TRY IT:
Where a line holds the word "chiffres", copy that line from the data below.

MATERIAL TO PROCESS: Begin

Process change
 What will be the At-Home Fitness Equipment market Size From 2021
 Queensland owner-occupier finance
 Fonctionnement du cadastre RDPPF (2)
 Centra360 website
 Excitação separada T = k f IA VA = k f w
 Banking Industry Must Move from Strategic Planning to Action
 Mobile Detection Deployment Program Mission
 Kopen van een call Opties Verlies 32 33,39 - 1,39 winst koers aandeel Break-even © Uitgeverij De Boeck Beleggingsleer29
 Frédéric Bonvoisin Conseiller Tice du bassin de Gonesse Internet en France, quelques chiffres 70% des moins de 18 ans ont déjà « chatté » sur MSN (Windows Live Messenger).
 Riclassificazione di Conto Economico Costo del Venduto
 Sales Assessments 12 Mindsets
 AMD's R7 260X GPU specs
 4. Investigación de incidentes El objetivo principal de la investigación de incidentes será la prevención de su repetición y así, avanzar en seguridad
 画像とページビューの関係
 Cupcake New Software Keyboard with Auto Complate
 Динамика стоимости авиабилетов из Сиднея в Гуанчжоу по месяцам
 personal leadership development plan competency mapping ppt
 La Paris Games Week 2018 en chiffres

MATERIAL TO PROCESS: End

ANSWER BOX:
 Frédéric Bonvoisin Conseiller Tice du bassin de Gonesse Internet en France, quelques chiffres 70% des moins de 18 ans ont déjà « chatté » sur MSN (Windows Live Messenger).
 La Paris Games Week 2018 en chiffres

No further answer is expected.